Now, when we entered the year, we had four situations, one of which in
Memphis, the Stanford Company, virtually imploding; and then three
bankruptcy-related issues, two with General Motors, which is Buick Open
in Michigan and the Buick Invitational in San Diego, and then one with
Chrysler, which was the Bob Hope Chrysler Open.
Of those four,
the Buick Open has been replaced. Memphis is in a bridge situation
probably for the second year, although we continue to talk to potential
longer term sponsors, but will be operational and fine and a steady
purse and charitable giving level in Memphis."
"Lastly, let me turn for a few moments to the question of what's the
effect of not having Tiger play the TOUR. I've been interested to see
commentary from a different number of directions in the last week,
specifically since Friday, since Tiger's announcement, that projects
significant doom and gloom for the PGA TOUR, even to the point where
Saturday Night Live got involved and had us losing most of our
sponsors. Let me just parenthetically say that the rumor that I keep on
flask on my desk is not true, that was spawned by the Saturday Night
Live telecast on Saturday night.
Here's the real world: I know
some pundits will try to say Tim is trying to spin this and spin that,
but facts are facts. I could go on and on about the facts on this
situation, but I just want to mention two or three things. First of
all, I've been answering the question about what we do with tournaments
where Tiger doesn't play for 13 years. How is it that the TOUR has 46,
47 events, Tiger plays in 16, how do the other tournaments make it
happen? Scratching of heads. I've explained this many, many times.
The
reason is there's value. There's real value to sponsorship. There's
real value to television, and there's tremendous charitable commitment.

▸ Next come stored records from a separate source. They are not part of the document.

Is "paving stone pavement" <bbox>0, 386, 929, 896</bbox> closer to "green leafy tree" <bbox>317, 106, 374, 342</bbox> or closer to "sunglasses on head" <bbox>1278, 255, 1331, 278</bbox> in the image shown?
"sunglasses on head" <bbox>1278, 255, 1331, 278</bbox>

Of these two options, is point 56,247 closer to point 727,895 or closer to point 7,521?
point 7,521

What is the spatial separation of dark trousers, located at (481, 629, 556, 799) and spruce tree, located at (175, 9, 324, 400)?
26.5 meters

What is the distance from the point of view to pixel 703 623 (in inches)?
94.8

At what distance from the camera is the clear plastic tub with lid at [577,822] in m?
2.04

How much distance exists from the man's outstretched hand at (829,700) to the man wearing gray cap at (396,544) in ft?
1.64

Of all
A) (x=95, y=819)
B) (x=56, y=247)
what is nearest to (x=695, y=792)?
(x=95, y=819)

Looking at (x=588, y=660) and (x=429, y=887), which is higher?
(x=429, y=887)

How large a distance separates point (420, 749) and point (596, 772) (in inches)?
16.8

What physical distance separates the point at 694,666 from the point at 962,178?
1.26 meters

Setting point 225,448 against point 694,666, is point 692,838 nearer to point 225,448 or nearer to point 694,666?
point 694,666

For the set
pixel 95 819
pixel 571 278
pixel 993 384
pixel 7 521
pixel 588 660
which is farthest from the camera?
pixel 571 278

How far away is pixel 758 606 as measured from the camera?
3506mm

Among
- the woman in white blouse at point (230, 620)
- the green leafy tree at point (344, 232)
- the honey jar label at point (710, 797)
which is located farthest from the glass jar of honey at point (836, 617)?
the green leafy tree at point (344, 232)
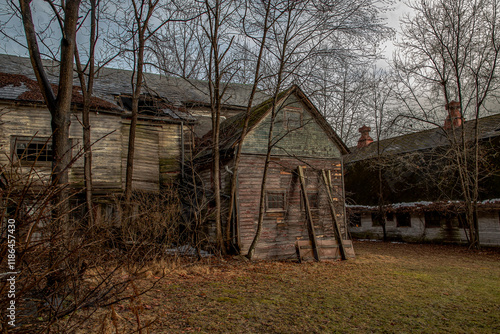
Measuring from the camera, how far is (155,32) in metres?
12.3

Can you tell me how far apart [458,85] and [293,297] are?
14.9 m

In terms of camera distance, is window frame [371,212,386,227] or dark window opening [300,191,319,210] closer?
dark window opening [300,191,319,210]

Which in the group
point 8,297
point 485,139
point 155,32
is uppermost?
point 155,32

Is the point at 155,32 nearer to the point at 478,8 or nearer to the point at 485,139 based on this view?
the point at 478,8

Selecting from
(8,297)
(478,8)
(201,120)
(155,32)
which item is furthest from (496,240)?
(8,297)

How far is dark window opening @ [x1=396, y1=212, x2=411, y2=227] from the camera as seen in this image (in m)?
21.0

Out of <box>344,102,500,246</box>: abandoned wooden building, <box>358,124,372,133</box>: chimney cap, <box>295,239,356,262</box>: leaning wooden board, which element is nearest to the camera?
<box>295,239,356,262</box>: leaning wooden board

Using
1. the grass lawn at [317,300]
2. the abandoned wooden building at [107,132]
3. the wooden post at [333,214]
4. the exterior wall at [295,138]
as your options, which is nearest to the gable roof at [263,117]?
the exterior wall at [295,138]

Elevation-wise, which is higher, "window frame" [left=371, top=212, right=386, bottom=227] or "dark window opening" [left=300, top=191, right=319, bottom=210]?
"dark window opening" [left=300, top=191, right=319, bottom=210]

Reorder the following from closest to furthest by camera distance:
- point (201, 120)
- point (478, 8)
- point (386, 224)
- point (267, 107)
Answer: point (267, 107) → point (478, 8) → point (201, 120) → point (386, 224)

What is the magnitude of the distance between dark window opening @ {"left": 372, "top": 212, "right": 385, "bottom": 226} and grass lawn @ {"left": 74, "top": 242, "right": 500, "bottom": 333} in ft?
33.4

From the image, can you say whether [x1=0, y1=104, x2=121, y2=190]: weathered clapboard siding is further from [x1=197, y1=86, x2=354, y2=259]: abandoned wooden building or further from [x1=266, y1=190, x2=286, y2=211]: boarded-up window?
[x1=266, y1=190, x2=286, y2=211]: boarded-up window

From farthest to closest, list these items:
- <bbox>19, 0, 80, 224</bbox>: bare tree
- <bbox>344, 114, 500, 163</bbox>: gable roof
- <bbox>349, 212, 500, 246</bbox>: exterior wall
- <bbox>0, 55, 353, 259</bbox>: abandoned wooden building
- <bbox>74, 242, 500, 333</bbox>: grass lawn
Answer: <bbox>344, 114, 500, 163</bbox>: gable roof
<bbox>349, 212, 500, 246</bbox>: exterior wall
<bbox>0, 55, 353, 259</bbox>: abandoned wooden building
<bbox>19, 0, 80, 224</bbox>: bare tree
<bbox>74, 242, 500, 333</bbox>: grass lawn

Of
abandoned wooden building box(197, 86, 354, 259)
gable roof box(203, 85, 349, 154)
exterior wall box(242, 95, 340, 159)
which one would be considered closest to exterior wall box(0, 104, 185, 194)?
abandoned wooden building box(197, 86, 354, 259)
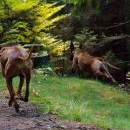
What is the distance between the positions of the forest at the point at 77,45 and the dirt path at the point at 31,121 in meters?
4.23

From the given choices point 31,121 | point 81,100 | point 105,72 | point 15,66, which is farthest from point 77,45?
point 31,121

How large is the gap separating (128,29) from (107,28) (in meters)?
1.12

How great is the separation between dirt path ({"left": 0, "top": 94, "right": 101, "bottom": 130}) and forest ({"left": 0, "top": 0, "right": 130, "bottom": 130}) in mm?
4227

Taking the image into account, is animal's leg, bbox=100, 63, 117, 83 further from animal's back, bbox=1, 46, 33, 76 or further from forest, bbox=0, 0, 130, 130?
animal's back, bbox=1, 46, 33, 76

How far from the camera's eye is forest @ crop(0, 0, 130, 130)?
17.1 meters

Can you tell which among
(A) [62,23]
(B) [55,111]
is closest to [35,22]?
(A) [62,23]

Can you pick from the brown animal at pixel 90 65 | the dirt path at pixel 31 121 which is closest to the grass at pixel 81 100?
the dirt path at pixel 31 121

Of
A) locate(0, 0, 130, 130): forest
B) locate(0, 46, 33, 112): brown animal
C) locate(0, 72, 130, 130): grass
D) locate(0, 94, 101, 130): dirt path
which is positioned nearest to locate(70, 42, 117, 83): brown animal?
locate(0, 0, 130, 130): forest

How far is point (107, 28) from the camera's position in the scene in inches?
945

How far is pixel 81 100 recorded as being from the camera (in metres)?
15.4

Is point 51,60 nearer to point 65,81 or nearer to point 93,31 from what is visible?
point 93,31

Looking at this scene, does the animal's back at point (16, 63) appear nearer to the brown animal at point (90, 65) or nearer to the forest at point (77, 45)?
the forest at point (77, 45)

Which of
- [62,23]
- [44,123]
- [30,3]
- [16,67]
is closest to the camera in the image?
[44,123]

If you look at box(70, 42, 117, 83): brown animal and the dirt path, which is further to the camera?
box(70, 42, 117, 83): brown animal
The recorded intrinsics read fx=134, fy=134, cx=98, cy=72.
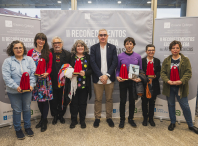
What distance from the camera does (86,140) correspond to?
7.11 ft

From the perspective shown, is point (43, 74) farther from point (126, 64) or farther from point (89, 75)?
point (126, 64)

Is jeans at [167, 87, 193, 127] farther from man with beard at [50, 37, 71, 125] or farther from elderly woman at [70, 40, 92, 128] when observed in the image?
man with beard at [50, 37, 71, 125]

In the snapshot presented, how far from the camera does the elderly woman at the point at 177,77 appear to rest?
2.32 metres

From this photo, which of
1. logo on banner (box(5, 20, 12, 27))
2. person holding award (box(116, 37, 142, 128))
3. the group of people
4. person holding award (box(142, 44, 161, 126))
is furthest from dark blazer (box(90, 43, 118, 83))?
logo on banner (box(5, 20, 12, 27))

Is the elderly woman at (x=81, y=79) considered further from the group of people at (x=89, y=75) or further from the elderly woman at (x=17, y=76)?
the elderly woman at (x=17, y=76)

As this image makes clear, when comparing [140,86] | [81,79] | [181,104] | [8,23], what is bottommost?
[181,104]

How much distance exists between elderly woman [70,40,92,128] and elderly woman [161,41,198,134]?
139 centimetres

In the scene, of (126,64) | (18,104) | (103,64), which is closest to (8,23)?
(18,104)

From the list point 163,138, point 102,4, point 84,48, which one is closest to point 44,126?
point 84,48

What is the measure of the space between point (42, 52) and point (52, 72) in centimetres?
41

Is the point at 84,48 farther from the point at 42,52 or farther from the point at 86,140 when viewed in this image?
the point at 86,140

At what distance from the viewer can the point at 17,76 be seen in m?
2.05

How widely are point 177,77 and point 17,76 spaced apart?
2.64 metres

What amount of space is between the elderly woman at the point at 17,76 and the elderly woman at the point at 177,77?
7.63 feet
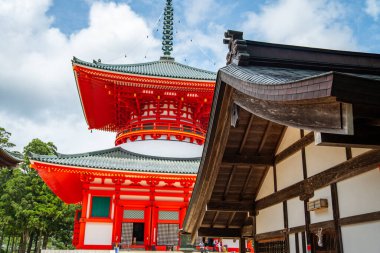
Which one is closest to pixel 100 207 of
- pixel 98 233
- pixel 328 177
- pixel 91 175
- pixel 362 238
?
pixel 98 233

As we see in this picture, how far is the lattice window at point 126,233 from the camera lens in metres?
18.5

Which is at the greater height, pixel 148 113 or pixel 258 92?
pixel 148 113

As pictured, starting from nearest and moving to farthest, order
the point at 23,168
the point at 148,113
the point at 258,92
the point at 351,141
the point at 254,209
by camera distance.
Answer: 1. the point at 351,141
2. the point at 258,92
3. the point at 254,209
4. the point at 148,113
5. the point at 23,168

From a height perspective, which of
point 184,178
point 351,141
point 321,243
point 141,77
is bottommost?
point 321,243

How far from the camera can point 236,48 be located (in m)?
6.15

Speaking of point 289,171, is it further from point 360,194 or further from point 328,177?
point 360,194

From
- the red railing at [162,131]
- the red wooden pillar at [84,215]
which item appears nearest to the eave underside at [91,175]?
the red wooden pillar at [84,215]

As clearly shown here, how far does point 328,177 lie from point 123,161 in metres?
15.0

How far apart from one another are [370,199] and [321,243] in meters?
Result: 1.50

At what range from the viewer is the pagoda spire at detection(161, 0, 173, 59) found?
31.5m

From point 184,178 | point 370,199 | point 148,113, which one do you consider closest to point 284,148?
point 370,199

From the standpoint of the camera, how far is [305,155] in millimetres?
6660

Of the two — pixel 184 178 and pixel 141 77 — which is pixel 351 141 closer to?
pixel 184 178

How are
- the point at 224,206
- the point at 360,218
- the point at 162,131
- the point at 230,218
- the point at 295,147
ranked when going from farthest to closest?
the point at 162,131 < the point at 230,218 < the point at 224,206 < the point at 295,147 < the point at 360,218
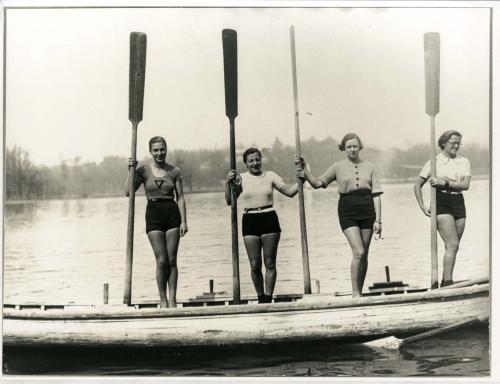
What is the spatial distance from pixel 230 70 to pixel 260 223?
119 cm

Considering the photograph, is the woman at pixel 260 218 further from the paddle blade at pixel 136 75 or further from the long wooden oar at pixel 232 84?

Those three things come together to put together viable, well-funded
tournaments.
I'll just give you two pieces of data to take away
on this. One is if you consider that the top six charitable generators,
top six tournaments in terms of charitable generation, and I'm sure
everybody on the call knows all of our tournaments are organized for a
charitable purpose. If you consider the top six; the Waste Management
now sponsored by Waste Management event in Phoenix; the Valero Texas
Open; the HP Byron Nelson;
John Deere Classic; the AT&T Pebble Beach pro-am, these tournaments
-- and the Crowne Plaza event at Colonial, Tiger hasn't played in any
of those events since -- Byron maybe four years ago or five years ago,
but most of these tournaments not in the last five years, and yet
they're generating millions and millions of dollars to charity because
they sell.
So why is that? It's because there's other factors.
One factor is we've got a lot of players who the fans like. They'll buy
tickets to come out and see them play. They're exciting. The second
reason is the brand is strong. The third reason is that you have
dedicated volunteer organizations in those communities reaching out and
using our product to raise money for charity."